Cukup lama diluar dan kemudian saya kembali kembali kedalam tenda, “masak apa bang?” Tanya Rona saat duduk didekatnya, “pokoknya yang enak deh” jawab saya sembari nyengir. Lalu mulailah sesi acara masak bersama Rona, Dipa dan Dian hebohnya melebihi acara masak Wok With Yan yang terkenal itu. Diluar juga kabut dan angin tidak kalah hebohnya menemani kami di Pos 3, senja perlahan turun rintik hujanpun kadang turun dan berhenti silih berganti. Rona sigap sekali menyiapkan masakan, nasi sudah tanak dan sekarang giliran lauknya, hari ini kami memasak tumis buncis dicampur jagung muda dan dilengkapi dengan telur serta ikan asin, sosis goreng sebagai pelengkap. Tidak begitu lama kemudian hidangan pun siap disantap, sederhana tapi terasa nikmat sekali. Karena cuaca yang tidak mengijinkan akhirnya kami tidak jadi memasak berbarengan dengan teman-teman yang lainnya. Hujan turun semakin deras, “Nhanha mana perkedelnya..?? dah mateng belum?.!! Teriak saya dari dalam tenda, “udah bang, tapi ambil sendiri nih ngga ada delivery service..” jawab Kris, ya hujan-hujan begini jadi males keluar tenda. Hujan semakin lebat diikuti oleh angin dan suara gledek, tenda saya dan Dipa disatukan dengan sebuah flysheet dan dari sana mengucur deras air hujan, saya menarok beberapa misting dan Dipa menarok jerigen air lipatnya, lumayan setidaknya bisa dipakai masak dan cuci-cuci. Angin yang kencang berubah jadi badai, saya mengintip keluar tenda semua putih tertutup kabut alias zero visibility, brrr…. Angin menyeruak masuk tenda, buru-buru saya tutup lagi, kalo begini gagal deh bikin foto glowing tent sindoronya aku membatin sendiri sembari nyengir. Seiring jatuhnya malam dan hujan makin lebat badai semakin kencang, saya diam didalam tenda yang hanya bergetar di terpa badai, ini adalah pengalaman yang kesekian kalinya bagi saya di hantam badai di gunung. Suara hujan, dan kepakan tenda serta flysheet menjadi musik pengiring tidur malam ini dan perlahan suara tersebut menjadi lenyap seiring dengan lelapnya tidur malam itu.

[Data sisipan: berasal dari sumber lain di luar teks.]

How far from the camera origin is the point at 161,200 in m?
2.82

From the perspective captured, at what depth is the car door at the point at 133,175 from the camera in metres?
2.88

Hari kedua digunung Sindoro, pagi ini tidak aktifitas lain kecuali seputar masak sarapan pagi dan foto-foto, Kabut hanya sesekali beranjak, “bang sory, gue dan teman-teman ngga jadi ngecamp di puncak, gue nga yakin sama tenda gue bang, jadi nanti muncak lansung turun dan kita mau lanjut ke Dieng” jelas Ephot sambil menjabat tangan saya untuk pamitan. “Ok no problem Phot, take care aja, semua temen elo ngikut ya?” jawab saya sembari melihat kearah teman-teman Ephot yang sudah siap packing dan sudah bersiap hendak muncak. Dan rupanya Yani dan Taufik juga ikut dengan mereka, “gue juga ngga jadi ngecamp di puncak, gue juga ngga yakin sama tenda gue.” Jelas Anno juga mengikuti langkah yang di ambil Ephot. Memang tenda milik Ephot dan Anno ngga cocok dipakai gunung saat cuaca lagi banyak angin begini, karena tenda mereka merupakan tenda camping, kapasitas 4 orang dan konstruksi tendanya cukup tinggi sehingga merupakan sasaran empuk bagi angin. Total yang mundur untuk ngecamp di puncak ada sepuluh orang, sementara sisanya, tetap akan ngecamp di puncak dan merayakan tahun baru disana.
Rute pendakian selepas Pos 3 benar-benar menguras tenaga karena selain curam dengan kemiringan kadang mendekati delapan puluh derajat, juga licin dan berbentuk parit-parit yang terbentuk karena aliran air hujan, jadi bisa dibayangkan jika hujan pasti jalur ini akan menganak sungai dan akan susah sekali untuk di tempuh. Kabut kembali menutupi sosok Sindoro, kami bergerak perlahan menuju puncak, jalurnya makin terjal dan penuh dengan batu-batu licin. “Naiknya enak, turunnya… gawat nih bang..” komentar Rona saat kami melewati satu tanjakan yang cukup terjal. Saya dan rona serta Dwi ada di urutan tengah, sementara di depan ada Ella, Irvan, Dipa dan Dian, dan saya yakin saat ini pasti mereka sudah berada dikawasan puncak sekarang. Mendekati daerah Pos 4 kami bertemu dengan rombongan Ephot dan Anno, mereka bilang puncak berkabut dan badai, setelah ngobrol sebentar lalu mereka turun dan kami bertiga melanjutkan pendakian. “gue nunggu Ayip dulu, elo duluan deh” kata Dwi sembari duduk istirahat, saya melihat kebelakang Ayib memang tidak begitu jauh, jadi kemudian saya dan Rona terus melangkah, “kita harus nguber yang didepan takutnya mereka ngga tau tempat mendirikan tenda” kata saya ke Rona dan dia mengangguk setuju.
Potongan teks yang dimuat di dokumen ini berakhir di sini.